DO THIS - Transcribe the rows below without any changes, starting at the line that contains "What distance lies" and continuing through the end of the rows, with both of those lines included.

Extracted data entries
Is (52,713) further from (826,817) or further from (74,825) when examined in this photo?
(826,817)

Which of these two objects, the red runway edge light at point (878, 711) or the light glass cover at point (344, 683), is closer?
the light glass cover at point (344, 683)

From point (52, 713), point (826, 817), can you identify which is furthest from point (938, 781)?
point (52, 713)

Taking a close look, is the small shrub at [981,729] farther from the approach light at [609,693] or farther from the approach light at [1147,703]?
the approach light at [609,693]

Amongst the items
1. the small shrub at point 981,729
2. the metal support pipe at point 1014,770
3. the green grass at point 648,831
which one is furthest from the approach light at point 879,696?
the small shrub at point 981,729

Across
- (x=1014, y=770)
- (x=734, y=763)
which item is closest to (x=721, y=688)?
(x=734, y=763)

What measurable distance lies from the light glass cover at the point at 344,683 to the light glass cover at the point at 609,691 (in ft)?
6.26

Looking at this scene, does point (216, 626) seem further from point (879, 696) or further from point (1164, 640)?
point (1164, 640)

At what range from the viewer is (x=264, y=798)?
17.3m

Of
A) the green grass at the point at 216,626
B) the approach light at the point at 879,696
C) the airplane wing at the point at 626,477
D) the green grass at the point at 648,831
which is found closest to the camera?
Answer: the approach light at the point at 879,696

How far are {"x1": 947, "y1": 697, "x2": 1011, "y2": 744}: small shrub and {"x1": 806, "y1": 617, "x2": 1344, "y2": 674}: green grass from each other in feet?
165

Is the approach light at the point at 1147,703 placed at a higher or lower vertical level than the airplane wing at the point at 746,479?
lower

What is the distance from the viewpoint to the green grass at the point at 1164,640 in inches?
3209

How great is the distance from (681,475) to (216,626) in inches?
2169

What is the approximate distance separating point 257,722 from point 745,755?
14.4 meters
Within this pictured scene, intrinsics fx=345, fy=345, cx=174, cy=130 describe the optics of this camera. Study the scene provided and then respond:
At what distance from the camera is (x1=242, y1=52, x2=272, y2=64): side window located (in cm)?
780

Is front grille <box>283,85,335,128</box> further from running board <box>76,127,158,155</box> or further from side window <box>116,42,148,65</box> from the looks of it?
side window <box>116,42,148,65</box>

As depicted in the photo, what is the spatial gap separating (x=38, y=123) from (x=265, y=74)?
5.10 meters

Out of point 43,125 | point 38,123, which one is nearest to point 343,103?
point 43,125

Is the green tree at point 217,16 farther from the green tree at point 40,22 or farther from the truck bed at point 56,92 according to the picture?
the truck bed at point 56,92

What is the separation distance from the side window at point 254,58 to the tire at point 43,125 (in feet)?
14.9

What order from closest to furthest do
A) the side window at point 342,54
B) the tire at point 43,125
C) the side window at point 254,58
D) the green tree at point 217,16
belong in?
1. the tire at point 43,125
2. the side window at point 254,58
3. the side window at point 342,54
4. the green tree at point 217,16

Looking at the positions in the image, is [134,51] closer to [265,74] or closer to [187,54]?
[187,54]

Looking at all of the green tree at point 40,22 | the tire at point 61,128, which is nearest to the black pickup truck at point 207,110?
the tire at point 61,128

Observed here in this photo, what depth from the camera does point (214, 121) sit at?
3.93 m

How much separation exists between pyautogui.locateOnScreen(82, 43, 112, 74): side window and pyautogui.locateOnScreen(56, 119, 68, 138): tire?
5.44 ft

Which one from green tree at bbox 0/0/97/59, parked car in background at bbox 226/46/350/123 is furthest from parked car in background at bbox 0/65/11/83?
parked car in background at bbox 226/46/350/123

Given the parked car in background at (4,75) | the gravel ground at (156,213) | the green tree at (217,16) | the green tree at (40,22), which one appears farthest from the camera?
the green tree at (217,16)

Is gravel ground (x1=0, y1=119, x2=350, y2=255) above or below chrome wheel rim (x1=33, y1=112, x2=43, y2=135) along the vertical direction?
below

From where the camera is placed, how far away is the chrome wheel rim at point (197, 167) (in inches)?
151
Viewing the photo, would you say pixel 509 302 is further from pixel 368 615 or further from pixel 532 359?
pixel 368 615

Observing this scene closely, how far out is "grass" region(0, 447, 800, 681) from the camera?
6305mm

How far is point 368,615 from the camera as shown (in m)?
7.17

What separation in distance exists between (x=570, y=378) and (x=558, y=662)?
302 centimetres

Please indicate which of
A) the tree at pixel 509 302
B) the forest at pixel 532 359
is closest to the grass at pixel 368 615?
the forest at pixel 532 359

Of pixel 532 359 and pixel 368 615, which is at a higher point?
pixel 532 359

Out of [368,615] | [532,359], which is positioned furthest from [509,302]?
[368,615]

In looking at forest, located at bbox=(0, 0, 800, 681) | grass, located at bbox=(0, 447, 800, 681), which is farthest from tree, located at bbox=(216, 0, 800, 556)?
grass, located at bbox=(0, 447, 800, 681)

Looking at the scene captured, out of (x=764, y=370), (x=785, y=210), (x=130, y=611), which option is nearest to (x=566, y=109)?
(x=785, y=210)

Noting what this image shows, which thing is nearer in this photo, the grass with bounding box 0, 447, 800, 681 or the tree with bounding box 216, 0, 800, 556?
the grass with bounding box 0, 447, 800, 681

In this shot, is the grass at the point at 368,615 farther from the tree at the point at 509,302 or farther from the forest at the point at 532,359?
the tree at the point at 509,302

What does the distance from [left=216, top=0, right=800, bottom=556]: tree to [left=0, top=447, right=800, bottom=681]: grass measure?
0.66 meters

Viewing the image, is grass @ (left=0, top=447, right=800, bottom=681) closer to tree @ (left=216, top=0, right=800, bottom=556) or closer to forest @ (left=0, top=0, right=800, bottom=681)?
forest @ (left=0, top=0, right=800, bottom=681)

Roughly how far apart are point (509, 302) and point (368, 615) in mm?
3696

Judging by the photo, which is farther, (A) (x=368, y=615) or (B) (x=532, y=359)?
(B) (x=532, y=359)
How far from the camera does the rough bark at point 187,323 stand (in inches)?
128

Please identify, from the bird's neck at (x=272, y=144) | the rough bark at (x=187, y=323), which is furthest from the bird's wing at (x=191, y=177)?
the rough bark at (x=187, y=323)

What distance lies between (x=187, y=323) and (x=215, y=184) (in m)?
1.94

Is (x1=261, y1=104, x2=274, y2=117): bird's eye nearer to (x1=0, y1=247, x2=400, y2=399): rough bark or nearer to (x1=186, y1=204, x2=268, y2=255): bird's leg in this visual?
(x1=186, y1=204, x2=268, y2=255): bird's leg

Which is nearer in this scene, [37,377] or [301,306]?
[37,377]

ANSWER IN FULL -
What distance lies between (x=187, y=323) and (x=215, y=184) (in m)?
1.94

Is (x1=261, y1=104, x2=274, y2=117): bird's eye nearer to (x1=0, y1=247, x2=400, y2=399): rough bark or nearer to (x1=186, y1=204, x2=268, y2=255): bird's leg in this visual?
(x1=186, y1=204, x2=268, y2=255): bird's leg

Which is nearer in this scene, [37,377] or [301,306]?
[37,377]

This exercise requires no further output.